____ EXERCISE TEXT

KANSAS CITY, Mo. -- A federal judge who quashed Missouri's push to revoke a Planned Parenthood clinic's abortion license ordered state taxpayers to pay more than $156,000 to cover the organization's legal bills tied to the dispute.
U.S. District Judge Nanette Laughrey last week ruled the Missouri Department of Health and Senior Services must pay $156,631 in attorneys' fees and expenses incurred by what now is Planned Parenthood Great Plains.
That's $157.50 less than Planned Parenthood had sought.
Laughrey also declined the state's request to amend her May ruling that sided with the Columbia clinic after the state last year tried to revoke its abortion license.
The judge concluded the challenge of the license likely was at least partly because of "political pressure" and said it could not be revoked before its expiration in June.
The clinic already had stopped performing abortions because it could not meet a separate state requirement, but it did not want to lose the license because of the expense and hassle to reapply.

________
____ EXCERPTED DATA

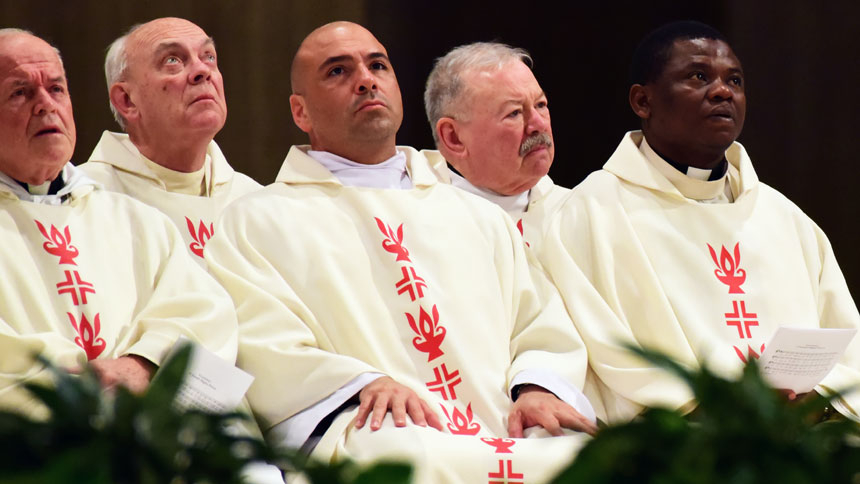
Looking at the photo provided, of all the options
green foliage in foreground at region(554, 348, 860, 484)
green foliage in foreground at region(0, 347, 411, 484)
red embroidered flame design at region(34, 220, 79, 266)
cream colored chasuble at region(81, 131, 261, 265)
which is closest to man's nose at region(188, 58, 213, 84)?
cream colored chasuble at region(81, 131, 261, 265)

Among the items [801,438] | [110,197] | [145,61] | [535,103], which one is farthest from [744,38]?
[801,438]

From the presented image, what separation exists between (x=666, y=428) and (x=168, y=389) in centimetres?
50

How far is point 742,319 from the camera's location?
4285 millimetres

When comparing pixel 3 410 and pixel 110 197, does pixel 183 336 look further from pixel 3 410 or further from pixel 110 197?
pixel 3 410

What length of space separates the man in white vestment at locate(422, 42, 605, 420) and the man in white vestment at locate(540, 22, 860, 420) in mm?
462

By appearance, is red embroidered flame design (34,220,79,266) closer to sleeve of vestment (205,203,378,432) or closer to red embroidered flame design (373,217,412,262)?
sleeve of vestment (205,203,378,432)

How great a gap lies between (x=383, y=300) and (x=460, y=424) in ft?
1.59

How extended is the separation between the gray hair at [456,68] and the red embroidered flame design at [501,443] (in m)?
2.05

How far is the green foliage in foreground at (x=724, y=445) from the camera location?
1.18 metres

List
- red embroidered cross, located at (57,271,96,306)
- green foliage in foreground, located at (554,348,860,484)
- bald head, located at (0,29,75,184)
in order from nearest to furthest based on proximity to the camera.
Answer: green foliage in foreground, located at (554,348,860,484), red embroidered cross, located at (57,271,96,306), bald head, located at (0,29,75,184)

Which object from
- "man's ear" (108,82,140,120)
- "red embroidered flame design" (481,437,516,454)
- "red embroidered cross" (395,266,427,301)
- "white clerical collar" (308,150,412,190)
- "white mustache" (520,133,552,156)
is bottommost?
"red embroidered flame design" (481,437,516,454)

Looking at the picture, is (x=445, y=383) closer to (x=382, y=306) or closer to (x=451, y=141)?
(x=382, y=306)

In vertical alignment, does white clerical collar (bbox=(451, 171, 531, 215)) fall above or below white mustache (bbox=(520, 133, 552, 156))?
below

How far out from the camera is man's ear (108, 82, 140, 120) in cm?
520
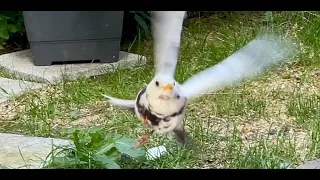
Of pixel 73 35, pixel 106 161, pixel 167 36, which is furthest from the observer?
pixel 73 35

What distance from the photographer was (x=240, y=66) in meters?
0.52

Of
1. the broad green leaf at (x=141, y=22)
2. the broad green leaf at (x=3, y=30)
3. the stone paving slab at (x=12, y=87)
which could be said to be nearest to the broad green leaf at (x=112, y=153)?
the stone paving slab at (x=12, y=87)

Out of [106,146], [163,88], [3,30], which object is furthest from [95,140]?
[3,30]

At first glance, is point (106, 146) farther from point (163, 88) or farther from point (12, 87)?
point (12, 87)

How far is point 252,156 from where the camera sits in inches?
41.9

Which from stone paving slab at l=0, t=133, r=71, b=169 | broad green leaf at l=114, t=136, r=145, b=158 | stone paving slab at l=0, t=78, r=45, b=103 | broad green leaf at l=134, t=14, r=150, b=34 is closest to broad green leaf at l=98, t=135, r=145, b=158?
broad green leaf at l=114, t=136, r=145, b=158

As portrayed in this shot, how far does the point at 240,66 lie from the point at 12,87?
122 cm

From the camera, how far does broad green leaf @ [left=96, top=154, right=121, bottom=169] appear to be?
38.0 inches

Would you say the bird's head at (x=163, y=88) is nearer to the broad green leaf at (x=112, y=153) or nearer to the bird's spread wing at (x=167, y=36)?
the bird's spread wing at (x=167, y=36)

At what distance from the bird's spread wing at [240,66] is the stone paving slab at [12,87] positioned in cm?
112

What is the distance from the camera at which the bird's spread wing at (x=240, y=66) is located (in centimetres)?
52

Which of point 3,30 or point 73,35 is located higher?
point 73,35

________
____ EXCERPTED DATA

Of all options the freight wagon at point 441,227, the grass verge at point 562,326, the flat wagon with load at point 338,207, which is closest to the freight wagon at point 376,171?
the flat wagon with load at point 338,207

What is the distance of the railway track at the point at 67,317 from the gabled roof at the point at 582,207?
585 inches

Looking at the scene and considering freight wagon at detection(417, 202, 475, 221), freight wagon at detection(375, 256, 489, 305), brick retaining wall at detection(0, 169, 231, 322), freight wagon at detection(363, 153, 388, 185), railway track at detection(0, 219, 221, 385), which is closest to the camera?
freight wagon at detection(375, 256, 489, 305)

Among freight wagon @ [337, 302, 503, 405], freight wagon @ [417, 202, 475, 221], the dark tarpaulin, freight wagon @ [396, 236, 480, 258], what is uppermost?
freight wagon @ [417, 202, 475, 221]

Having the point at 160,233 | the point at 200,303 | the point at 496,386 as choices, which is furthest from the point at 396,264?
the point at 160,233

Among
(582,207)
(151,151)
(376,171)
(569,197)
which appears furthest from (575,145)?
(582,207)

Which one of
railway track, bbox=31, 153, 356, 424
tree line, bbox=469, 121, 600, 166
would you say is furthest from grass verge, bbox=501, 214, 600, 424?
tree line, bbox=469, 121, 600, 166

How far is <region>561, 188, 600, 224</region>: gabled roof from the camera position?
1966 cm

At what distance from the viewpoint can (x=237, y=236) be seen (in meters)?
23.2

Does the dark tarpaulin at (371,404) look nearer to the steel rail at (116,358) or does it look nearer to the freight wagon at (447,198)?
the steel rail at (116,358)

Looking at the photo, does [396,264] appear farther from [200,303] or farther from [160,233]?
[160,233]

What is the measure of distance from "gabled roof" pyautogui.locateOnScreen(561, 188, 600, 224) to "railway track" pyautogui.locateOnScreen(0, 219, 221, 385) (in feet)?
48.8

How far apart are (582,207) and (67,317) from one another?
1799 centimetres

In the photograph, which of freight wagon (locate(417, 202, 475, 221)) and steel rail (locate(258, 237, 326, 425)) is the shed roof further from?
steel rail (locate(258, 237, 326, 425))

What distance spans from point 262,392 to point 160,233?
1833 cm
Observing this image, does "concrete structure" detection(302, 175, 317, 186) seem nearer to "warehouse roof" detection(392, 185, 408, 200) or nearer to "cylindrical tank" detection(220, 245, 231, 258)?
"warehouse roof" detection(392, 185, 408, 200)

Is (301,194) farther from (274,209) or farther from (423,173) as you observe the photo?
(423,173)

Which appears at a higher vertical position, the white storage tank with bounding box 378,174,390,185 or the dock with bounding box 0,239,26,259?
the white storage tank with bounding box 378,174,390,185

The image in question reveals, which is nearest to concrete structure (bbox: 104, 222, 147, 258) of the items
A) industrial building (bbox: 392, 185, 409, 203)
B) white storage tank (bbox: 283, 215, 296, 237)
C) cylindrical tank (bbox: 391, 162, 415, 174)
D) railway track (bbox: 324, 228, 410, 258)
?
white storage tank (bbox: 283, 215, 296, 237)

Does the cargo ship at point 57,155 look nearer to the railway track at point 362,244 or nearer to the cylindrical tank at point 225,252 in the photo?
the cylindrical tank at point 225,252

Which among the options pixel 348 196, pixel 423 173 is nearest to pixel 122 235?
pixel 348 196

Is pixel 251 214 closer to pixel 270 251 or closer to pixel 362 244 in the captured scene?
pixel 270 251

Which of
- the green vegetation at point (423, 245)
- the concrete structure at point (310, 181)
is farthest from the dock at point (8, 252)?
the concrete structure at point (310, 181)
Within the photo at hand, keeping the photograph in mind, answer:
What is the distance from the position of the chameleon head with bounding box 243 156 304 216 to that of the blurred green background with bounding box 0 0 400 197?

________
____ EXCERPTED DATA

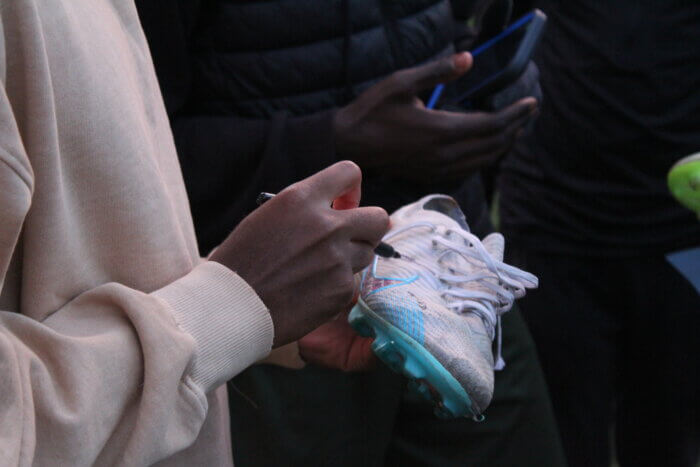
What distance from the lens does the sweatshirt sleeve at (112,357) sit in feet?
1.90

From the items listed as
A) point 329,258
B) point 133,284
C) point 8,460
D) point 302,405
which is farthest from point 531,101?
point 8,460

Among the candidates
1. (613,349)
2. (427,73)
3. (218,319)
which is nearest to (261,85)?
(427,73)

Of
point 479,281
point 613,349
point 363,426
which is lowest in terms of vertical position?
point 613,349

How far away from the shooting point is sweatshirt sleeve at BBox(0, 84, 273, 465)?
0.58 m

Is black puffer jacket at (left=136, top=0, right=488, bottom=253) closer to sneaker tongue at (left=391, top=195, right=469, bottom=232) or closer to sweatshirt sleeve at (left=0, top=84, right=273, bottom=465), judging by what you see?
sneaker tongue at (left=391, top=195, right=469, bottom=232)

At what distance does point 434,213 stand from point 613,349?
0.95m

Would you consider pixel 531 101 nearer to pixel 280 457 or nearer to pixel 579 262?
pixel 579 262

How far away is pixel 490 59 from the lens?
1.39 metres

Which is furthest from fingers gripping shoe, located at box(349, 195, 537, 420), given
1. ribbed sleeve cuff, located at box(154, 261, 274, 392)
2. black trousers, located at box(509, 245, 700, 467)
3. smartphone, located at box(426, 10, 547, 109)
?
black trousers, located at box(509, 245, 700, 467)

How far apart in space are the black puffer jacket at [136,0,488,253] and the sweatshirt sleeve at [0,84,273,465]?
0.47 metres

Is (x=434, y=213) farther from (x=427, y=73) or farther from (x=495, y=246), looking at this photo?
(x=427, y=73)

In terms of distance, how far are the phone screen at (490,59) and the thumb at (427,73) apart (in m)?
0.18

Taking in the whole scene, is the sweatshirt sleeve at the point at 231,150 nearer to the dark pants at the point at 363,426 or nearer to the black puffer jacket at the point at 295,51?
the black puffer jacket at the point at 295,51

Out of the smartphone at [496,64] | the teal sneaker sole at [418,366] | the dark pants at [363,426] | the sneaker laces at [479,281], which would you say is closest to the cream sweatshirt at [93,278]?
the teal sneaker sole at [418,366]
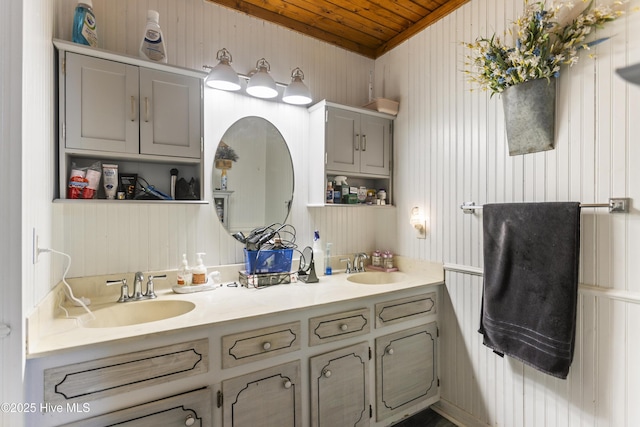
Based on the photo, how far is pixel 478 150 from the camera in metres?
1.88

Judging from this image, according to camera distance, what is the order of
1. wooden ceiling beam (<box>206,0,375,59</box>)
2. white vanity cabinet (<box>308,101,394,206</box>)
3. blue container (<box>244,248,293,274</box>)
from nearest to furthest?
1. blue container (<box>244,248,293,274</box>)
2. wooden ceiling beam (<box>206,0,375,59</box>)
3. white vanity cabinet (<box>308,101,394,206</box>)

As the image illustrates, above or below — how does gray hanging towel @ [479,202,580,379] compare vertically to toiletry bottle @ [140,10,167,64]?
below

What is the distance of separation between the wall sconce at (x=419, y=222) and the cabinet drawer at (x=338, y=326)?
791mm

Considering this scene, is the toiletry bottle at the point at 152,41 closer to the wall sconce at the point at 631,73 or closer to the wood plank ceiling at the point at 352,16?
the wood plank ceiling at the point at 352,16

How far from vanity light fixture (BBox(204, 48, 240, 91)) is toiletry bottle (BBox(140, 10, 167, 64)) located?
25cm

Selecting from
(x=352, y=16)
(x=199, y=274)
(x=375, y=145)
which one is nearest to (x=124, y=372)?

________

• _WHAT THE EXERCISE ASKS_
Reproduce the passage from the article on the Planned Parenthood license ruling, from "Laughrey also declined" up to and including "its abortion license.".

• _RESULT_
Laughrey also declined the state's request to amend her May ruling that sided with the Columbia clinic after the state last year tried to revoke its abortion license.